▶ TASKS TO PERFORM
A - In the article on Trinity Episcopal's free lunches, what reason does senior warden Dennis Rutledge give for calling the monthly lunch the best approach for the parish? Answer in one to three sentences.
B - Take the article on Trinity Episcopal's free lunches further, starting after its final sentence.
----- TEXT UNDER STUDY -----
Little church hosts big ministry with free lunches in Minnesota

By David Paulsen
Posted Feb 9, 2017

Trinity Episcopal Church in Litchfield, Minnesota, hosts a free lunch every last Friday of the month, drawing more than 100 people to this small parish. Photo: Jane Settergren

[Episcopal News Service] As an outpost of the Episcopal Church in a small Midwestern community, Trinity Episcopal would easily be overlooked if not for an unlikely success story that is told once a month through food and fellowship.

Even the most active members of this parish in Litchfield, Minnesota, population 6,726, openly describe the congregation as “pretty small,” “fairly small” and “little.” The church, on its profile page on the Episcopal Church’s website, calls itself as “a small but lively parish.”

Trinity Litchfield building

Trinity Episcopal Church’s building in Litchfield, Minnesota, was built in 1871.

Its roots date back to 1871, with the construction of the church building that still is used for worship every Sunday morning. In recent years, the congregation’s membership has shifted older while diminishing in size to about 100. Attendance has dwindled even further, typically about 15 members at services that are led by a rotating lineup of supply priests who travel more than an hour west to Litchfield from the Twin Cities.

But visit Trinity Episcopal at lunchtime on the last Friday of any month, and you’ll find the congregation seeming to swell to several times its size, as members of the community pour in for the parish’s monthly free lunch and fellowship time.

“Everybody’s very proud of what we do and very thankful that we’re able to do it,” senior warden Dennis Rutledge said, estimating that the free lunches draw more than 100 people to the church each month. “We’re a fairly small congregation, but this is the best way for us to be effective and do the things we can do.”

The free lunch is the most prominent example of the outreach underway at Trinity, which has money from gifts set aside to support other social ministries, said the Rev. Judy Hoover, one of the supply priests who travel to Litchfield.

“Everyone at that parish has a job, and they work really well together. They’re really kind of unique,” said Hoover, 83, who lives in Plymouth, Minnesota.
----- DATA BLOCK -----
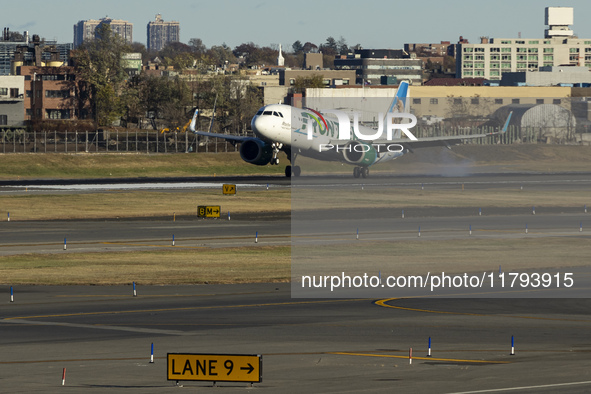 Frontier Airlines Airbus A320neo passenger aircraft spotted on final approach flying, landing and taxiing on the runway and taxiway of LaGua...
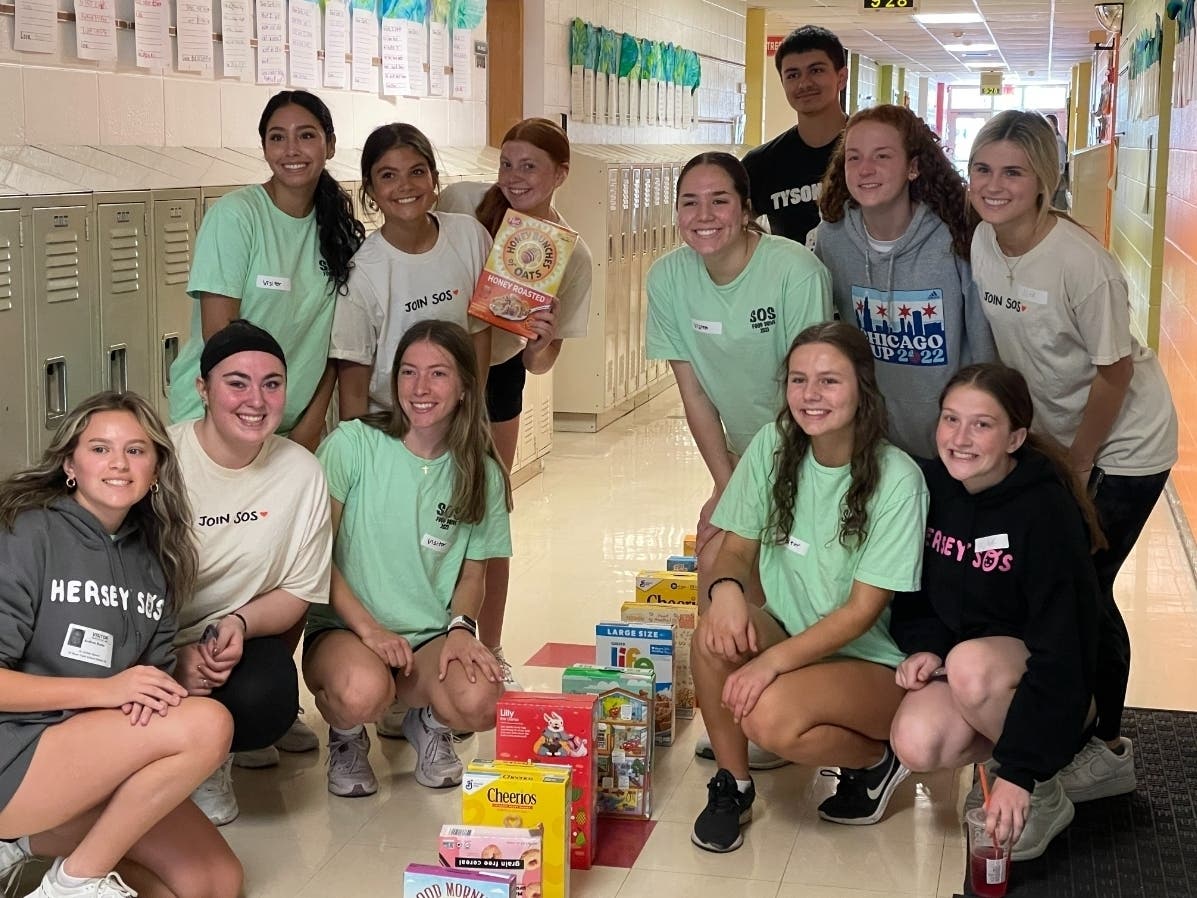 Students from John Hersey High School meet up at Indian Grove.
-----
▶ ANSWERS IN ORDER
A - Rutledge notes that Trinity is a fairly small congregation. He says the monthly free lunch is the best way for such a congregation to be effective and to do the things it can do.

B -
Once in a while, Rutledge said, he’ll raise the question of whether the church should keep organizing the monthly free lunches. No one, apparently, takes the question seriously, perhaps including Rutledge himself.

“I’ve been almost shouted down – ‘Of course, we’re going to do this!’” he said.

The mastermind of each month’s meal is a man named Paul Foley, whose wife, JoAnn, is active in the Episcopal Church Women group. He was raised Roman Catholic but no longer considers himself a churchgoer. About 15 years ago, the church needed a cook to keep the lunches going.

“‘Nobody’s willing to take charge,’” Paul remembers his wife telling him. “I said, ‘I will.’”

Foley has been cooking since he was a boy growing up in Litchfield. He first learned how to prepare food by shadowing his mother in their kitchen. As an adult, he said he spent some time living in Chicago with friends who, when they discovered his skills at preparing a meal, told him they’d buy the groceries if he cooked.

Paul Foley

Paul Foley is the meal planner and cook behind most of the free lunches held each month at Trinity Episcopal Church in Litchfield, Minnesota. Photo: Jane Settergren

Foley, now 79, briefly worked later in life as a cook for a hotel and then for a caterer, but mostly he cooks for fun, family and fellowship. The free lunches at Trinity provide the perfect canvas for this culinary artist.

“It’s kind of a release,” he said. “I enjoy it so much and then the fact that we’re doing it for these people, and I look out to the opening and I see them out there all happy and visiting. … It makes me feel good.”

A typical Friday meal starts on Tuesday, when Foley drive up to St. Cloud to buy the groceries and brings them back to the church kitchen. Wednesday is devoted to prep work, and by Thursday he tries to have as much of the meal done as he can. He finishes off Friday morning by preparing the items that need to be hot and fresh.

The congregation and community have come to expect certain menu items at certain times of the year: October’s meal follows a German Oktoberfest theme, Foley said, and November is chow mein, just because people seem to like it. Ham is a must for December.

“You get to visit with everybody,” free lunch regular Veronica Caswell told the local Independent Review for a feature story about Trinity’s lunches in January. “Sometimes, you just don’t know what you’re going to cook, so it’s nice to come here,”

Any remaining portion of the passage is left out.